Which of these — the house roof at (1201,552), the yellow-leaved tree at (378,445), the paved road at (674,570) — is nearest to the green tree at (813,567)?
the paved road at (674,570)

==

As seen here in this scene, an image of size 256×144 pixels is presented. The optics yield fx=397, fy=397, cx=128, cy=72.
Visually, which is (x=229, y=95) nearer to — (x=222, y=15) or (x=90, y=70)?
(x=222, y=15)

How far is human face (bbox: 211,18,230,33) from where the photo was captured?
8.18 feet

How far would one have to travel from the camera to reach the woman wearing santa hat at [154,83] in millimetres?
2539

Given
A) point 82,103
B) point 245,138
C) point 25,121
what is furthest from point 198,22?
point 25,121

Problem ->
Find each line in the records above that contains the word "paved" and copy those lines. Case counts.

Reply ->
Which of these — the house roof at (1201,552), the yellow-leaved tree at (378,445), the paved road at (674,570) — is nearest to the green tree at (813,567)?
the paved road at (674,570)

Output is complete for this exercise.